JAKARTA - Nilai tukar rupiah pada perdagangan Rabu, 11 Februari 2026 diperkirakan bergerak menguat terhadap dolar Amerika Serikat (AS).

Untuk diketahui mengutip Bloomberg, pada hari Selasa, 10 Februari, Kurs rupiah spot di tutup melemah 0,04 persen ke level Rp16.811 per dolar AS.

Sementara itu, kurs rupiah Jakarta Interbank Spot Dollar Rate (Jisdor) Bank Indonesia (BI) ditutup naik 0,23 persen ke level harga Rp16.799 per dolar AS.

Analis Doo Financial Futures Lukman Leong, menyampaikan bahwa rupiah diperkirakan menguat terhadap dolar AS yang masih berada di bawah tekanan setelah data penjualan ritel AS dirilis lebih lemah dari perkiraan.

Meski demikian, ia menambahkan dolar AS sempat mendapat dukungan dari pernyataan hawkish sejumlah pejabat The Fed semalam.

"Rupiah diperkirakan menguat terhadap dolar AS yang masih tertekan setelah data penjualan ritel yang lebih lemah dari perkiraan, walau mendapat dukungan dari pernyataan hawkish pejabat-pejabat the Fed semalam," ujarnya kepada VOI, Rabu, 11 Februari.

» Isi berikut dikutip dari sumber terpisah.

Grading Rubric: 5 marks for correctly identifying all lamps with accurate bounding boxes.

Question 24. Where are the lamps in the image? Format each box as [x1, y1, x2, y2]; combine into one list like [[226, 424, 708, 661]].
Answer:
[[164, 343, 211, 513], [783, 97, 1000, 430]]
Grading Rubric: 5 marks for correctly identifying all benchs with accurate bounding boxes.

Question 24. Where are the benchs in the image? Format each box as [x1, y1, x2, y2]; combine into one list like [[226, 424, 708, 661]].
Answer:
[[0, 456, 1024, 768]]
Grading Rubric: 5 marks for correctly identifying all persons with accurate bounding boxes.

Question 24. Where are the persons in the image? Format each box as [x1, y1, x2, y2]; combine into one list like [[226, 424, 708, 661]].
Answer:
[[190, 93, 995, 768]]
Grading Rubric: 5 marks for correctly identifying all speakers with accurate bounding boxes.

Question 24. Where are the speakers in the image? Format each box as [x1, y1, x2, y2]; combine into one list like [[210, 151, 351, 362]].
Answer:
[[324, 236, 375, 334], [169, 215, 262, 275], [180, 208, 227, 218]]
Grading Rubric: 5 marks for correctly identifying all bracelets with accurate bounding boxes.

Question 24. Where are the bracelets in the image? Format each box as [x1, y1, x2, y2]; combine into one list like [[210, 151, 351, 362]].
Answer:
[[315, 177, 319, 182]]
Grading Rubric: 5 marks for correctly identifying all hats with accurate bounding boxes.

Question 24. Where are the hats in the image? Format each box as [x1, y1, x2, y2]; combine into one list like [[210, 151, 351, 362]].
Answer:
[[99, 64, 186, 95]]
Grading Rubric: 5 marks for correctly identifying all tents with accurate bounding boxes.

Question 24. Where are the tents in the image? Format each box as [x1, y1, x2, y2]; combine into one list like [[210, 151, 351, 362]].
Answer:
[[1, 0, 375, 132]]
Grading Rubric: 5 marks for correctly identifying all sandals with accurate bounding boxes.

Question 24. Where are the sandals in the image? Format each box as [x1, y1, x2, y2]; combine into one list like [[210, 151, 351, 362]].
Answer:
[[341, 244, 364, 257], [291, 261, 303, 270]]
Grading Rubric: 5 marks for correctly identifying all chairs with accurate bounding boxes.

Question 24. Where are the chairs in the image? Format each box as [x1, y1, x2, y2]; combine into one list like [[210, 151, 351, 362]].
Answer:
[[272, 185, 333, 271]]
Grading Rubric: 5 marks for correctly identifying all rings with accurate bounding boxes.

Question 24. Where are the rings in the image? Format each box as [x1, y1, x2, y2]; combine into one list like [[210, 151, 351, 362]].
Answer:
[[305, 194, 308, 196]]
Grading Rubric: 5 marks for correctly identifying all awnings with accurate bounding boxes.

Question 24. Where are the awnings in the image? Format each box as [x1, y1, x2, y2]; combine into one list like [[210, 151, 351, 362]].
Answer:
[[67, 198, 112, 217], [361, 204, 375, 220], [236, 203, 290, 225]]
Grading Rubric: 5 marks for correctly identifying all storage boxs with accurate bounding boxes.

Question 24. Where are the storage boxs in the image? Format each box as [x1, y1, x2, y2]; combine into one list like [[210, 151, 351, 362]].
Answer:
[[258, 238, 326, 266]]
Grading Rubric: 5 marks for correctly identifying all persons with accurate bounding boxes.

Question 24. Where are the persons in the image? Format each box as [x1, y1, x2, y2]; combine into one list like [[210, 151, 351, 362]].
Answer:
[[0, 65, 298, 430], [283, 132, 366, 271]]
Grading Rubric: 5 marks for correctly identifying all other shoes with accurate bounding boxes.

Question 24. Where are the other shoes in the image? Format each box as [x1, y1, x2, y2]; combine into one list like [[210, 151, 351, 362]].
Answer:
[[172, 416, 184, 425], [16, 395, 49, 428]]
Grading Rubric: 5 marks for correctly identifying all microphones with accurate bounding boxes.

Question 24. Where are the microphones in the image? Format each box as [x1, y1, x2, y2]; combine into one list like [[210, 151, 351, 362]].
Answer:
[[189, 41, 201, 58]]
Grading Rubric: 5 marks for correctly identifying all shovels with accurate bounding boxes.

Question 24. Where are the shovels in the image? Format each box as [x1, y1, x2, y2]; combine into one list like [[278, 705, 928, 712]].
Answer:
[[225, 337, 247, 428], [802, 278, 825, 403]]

Selain itu, Lukman menyampaikan penguatan rupiah diperkirakan terbatas karena investor cenderung bersikap wait and see menjelang rilis data ketenagakerjaan AS (Non-Farm Payrolls/NFP) malam ini.

"Penguatan diperkirakan terbatas, investor cenderung wait and see mengantisipasi data pekerjaan AS NFP malam ini," tuturnya.

Lukman memperkirakan pergerakan rupiah pada Rabu, 11 Februari 2026 akan berada dikisaran Rp16.750-Rp16.850 per dolar AS.